Dados recentes da Secex (Secretaria de Comércio Exterior), indicam que até setembro último, as exportações brasileiras, em valor, chegaram a US$ 144,4 bilhões. As importações, até o mesmo mês, bateram nos US$ 134,2 bi. Se fizermos as contas, houve superávit de US$ 10,247 bi.
Esses números, ainda que positivos, não eliminam desilusão com o desempenho brasileiro de comércio exterior. Os números ciaram percentualmente, tanto os referentes às exportações quanto os das importações, comparados com igual período do ano anterior, e não foi pouco: 16,3% e 22,6%, respectivamente. Espera-se que a atualização cambial possa trazer alento para a indústria brasileira nesse mercado.
Afora questões relacionadas com proteção aduaneira, tarifas, tratados reunindo países em pactos regionais ou intercontinentais de união e cooperação, as trocas externas criam condições para as economias nacionais crescerem e se expandir a exemplo do que ocorreu, a exemplo, com as do Japão, Coreia do Sul, China, Chile.

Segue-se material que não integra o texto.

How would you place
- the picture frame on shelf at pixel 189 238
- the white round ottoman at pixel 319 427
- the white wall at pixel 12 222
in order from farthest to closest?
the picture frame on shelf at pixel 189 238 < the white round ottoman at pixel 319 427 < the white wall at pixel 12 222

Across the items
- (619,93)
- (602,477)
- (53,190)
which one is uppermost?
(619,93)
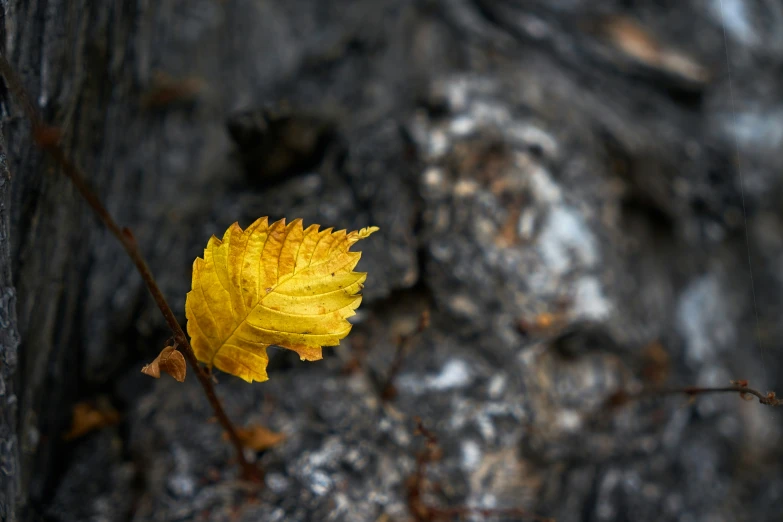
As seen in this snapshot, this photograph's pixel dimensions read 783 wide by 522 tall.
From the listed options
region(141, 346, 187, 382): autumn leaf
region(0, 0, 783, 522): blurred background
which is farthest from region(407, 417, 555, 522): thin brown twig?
region(141, 346, 187, 382): autumn leaf

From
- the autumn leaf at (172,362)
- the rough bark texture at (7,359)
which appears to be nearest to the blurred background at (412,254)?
the rough bark texture at (7,359)

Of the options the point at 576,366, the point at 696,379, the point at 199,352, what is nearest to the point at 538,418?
the point at 576,366

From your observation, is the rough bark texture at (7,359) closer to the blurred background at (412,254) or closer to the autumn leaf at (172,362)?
the blurred background at (412,254)

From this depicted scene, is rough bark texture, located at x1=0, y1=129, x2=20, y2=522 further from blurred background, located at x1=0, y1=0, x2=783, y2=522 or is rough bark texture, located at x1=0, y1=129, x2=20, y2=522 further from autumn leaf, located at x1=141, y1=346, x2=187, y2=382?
autumn leaf, located at x1=141, y1=346, x2=187, y2=382

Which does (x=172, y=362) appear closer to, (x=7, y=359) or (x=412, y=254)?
(x=7, y=359)

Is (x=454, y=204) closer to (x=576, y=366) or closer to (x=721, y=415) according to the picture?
(x=576, y=366)
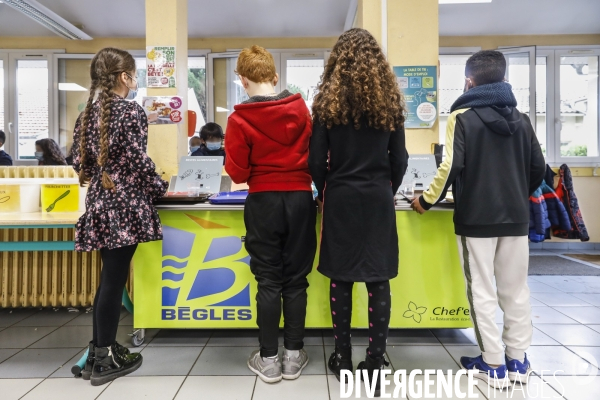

No comércio mundial, o desempenho de uma nação está vinculado à sua capacidade de promover inovações, contribuir para aumentar a produtividade, atuar num regime de competitividade. Há, também, a questão da escala de produção. Nesse caso, nossas plantas industriais, de empresas nacionais ou multinacionais, foram planejadas para as dimensões do mercado interno e, quando muito, do Mercosul.
Na agroindústria e na prospecção de petróleo em águas profundas podemos ser considerados ‘campeões’, mas nos demais campos da tecnologia, da produção, da gestão, o Brasil não registra aporte digno de apreciação por parte dos demais países. Sem essas qualidades e virtudes, deixaremos de aproveitar a oportunidade do desenvolvimento.